Because The Stork Isn’t Real
Well, storks are real, but they don’t have sh*t to do with human infants. Please, let's kill the baby-delivering stork imagery once and for all. Storks have nothing to do with human reproduction, which (usually) happens after people have sex (insert faux gasp and theatrical pearl clutching here), get pregnant, and give birth.
Instead of clinging to myths and images that try to erase sex, labor, and birth from human life, let's all just be grown-ups and talk honestly about how that stuff all happens, 'kay?
Because Labor Is Called “Labor” For A Reason
Labor means work, y'all, and as virtually anyone who's ever been in labor will tell you, it is hard work. It's certainly nothing like waiting around for the FedEx guy to show up. Treating what comes after labor like a "delivery" totally doesn't do justice to the work involved in that process.
Because “Delivery” Makes It Sound Like Someone Else Is Getting Something For The Person Giving Birth...
If you went to great effort to make someone else a gift, but then they carried it across the room and proudly said they "delivered" it, you'd probably be a little irritated. Multiply that irritation by a few thousand, if you'd like to know how I feel about every "human interest" story about how a father "delivered" his and his female partner's baby in an unexpected place.
News flash, pseudo-journalists: that dude had an orgasm, then (quite bravely, to be sure) assisted his partner during a very big moment in their lives several months later. But let's be clear: she did the hard work. Write your story accordingly.
...But No Matter How A Person Births, Nobody Is “Giving” Them Anything
When a pregnant person has a caesarean birth, people often try to give credit to everyone else but them. But caesarean births are not exceptions to this "births are not deliveries" rule. Regardless how that baby came out, whomever grew that child — and endured the postpartum recovery afterward — is the one responsible for that birth. Nobody gave or "delivered" anything to them.
Because It Makes It Sound Like Health Care Providers Are Doing A Parent Some Kind Of Favor…
When my ex-OB-GYN started talking about what things would be like when she or one of her colleagues "delivered" my baby, I'd feel my blood pressure rise. She was so glib about it, like I was basically an afterthought to this whole process; just there as decoration while the experts "did birth" to the middle third of my body, as opposed to a whole person about to have the most life-changing experience of my life. Yeah, no.

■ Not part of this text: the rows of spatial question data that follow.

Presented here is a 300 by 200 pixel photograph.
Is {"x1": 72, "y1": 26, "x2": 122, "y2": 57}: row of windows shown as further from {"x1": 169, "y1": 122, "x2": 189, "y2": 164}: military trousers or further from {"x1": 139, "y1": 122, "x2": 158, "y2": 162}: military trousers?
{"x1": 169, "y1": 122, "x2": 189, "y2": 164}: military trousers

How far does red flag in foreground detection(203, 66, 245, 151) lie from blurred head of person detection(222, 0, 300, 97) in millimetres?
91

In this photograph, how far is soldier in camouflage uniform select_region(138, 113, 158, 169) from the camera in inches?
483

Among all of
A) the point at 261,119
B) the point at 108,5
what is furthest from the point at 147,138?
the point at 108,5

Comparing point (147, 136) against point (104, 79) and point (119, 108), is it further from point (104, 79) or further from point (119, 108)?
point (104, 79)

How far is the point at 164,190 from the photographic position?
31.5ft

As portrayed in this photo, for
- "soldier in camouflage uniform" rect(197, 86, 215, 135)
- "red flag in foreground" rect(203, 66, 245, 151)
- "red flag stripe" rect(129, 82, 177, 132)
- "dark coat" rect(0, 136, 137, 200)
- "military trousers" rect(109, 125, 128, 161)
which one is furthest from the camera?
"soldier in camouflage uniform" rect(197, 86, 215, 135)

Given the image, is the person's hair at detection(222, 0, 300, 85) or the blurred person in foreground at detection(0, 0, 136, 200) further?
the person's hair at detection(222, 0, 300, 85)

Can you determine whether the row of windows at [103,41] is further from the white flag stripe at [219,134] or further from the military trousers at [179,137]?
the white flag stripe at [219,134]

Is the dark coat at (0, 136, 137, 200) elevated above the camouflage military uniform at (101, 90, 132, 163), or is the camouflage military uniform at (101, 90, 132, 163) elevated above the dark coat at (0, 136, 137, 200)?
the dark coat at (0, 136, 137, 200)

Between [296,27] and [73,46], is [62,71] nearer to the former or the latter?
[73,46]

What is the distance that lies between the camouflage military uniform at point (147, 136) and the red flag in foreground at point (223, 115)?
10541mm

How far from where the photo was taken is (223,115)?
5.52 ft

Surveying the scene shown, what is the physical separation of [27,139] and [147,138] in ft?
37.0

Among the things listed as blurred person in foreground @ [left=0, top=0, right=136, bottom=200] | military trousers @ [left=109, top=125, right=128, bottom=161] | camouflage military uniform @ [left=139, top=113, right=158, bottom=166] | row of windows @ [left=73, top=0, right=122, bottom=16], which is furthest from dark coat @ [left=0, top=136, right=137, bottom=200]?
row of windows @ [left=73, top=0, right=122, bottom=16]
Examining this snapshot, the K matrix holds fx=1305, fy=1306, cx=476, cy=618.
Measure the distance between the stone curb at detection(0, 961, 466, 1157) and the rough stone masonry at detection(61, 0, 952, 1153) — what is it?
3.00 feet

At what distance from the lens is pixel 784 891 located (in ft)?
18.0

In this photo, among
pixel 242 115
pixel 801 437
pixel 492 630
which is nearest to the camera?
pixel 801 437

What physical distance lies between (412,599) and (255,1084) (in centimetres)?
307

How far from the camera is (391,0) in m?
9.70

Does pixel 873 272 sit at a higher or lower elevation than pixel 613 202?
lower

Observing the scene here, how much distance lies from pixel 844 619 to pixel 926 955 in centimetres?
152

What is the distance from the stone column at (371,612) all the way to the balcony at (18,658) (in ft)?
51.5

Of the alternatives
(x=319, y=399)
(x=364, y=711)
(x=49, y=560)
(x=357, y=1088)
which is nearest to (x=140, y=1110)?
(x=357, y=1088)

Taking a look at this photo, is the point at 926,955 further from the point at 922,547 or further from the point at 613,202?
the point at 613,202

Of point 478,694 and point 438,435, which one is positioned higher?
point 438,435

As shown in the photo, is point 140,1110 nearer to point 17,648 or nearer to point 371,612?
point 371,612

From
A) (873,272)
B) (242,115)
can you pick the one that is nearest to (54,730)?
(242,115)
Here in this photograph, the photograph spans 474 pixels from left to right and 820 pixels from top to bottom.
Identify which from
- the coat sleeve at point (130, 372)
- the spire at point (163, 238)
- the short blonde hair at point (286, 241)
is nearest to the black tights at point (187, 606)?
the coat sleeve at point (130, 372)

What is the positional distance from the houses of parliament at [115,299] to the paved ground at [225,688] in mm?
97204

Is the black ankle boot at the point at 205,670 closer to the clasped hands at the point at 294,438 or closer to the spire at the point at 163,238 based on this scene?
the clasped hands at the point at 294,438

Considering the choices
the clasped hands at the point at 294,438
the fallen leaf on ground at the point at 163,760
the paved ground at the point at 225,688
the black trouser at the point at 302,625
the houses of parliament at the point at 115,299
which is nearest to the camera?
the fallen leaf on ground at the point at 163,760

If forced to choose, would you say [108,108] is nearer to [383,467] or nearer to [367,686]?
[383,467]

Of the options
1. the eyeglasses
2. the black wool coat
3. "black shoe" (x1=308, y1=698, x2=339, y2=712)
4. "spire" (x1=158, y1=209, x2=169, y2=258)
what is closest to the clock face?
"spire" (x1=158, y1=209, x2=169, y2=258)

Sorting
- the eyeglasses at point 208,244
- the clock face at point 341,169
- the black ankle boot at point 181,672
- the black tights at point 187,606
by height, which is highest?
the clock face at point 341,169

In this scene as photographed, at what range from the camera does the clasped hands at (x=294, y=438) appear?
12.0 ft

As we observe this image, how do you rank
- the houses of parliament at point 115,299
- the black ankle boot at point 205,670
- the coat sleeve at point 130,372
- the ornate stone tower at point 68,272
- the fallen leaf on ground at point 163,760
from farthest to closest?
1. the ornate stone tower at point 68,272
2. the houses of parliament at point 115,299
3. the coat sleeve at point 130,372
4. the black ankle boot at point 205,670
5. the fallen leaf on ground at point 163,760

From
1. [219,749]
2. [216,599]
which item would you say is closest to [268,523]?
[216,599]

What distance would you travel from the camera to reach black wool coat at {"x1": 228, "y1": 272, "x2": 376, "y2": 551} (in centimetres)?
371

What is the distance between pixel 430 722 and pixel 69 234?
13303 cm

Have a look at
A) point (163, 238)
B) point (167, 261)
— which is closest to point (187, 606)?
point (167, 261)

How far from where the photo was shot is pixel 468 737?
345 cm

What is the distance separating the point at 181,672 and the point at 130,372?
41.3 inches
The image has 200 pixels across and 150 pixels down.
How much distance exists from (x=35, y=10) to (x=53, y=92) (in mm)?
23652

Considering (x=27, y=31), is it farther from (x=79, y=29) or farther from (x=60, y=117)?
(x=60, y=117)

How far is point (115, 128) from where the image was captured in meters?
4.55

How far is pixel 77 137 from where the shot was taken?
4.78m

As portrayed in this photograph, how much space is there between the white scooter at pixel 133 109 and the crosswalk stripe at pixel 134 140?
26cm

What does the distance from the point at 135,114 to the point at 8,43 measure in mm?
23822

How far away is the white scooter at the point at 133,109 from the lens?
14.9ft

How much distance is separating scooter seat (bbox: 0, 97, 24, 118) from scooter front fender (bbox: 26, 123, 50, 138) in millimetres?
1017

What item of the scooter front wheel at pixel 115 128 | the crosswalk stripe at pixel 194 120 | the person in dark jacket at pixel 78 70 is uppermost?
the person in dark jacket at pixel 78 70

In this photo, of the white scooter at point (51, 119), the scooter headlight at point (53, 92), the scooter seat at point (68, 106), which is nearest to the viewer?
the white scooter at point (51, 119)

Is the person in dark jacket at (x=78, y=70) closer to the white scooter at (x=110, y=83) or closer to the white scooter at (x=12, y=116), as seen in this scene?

...And Centers Their Perspective, Instead Of The POV Of The Person Giving Birth
Once I decided to replace my OB-GYN, “I’m going to[/I’d like to] deliver your baby” became red flag language for me when I was interviewing new care providers. That language makes the experience all about them, when it's not. It's not about their convenience, or their values, or their beliefs, or their wants. No matter what kind of provider you choose, whomever attends your child's birth should be there to contribute their knowledge and skill to keep you and your baby safe and healthy, not to feel important and in charge at your expense.
Because “Delivery” Trivializes The Miracle Of Birth
The random items I order via Amazon Prime are deliveries. My wine club shipments are deliveries. My son is a miracle, a miracle I made. Yes, people give birth every day, but birth is an amazing, awe-inspiring, hard-fought victory each and every damn time. It deserves to be honored as such.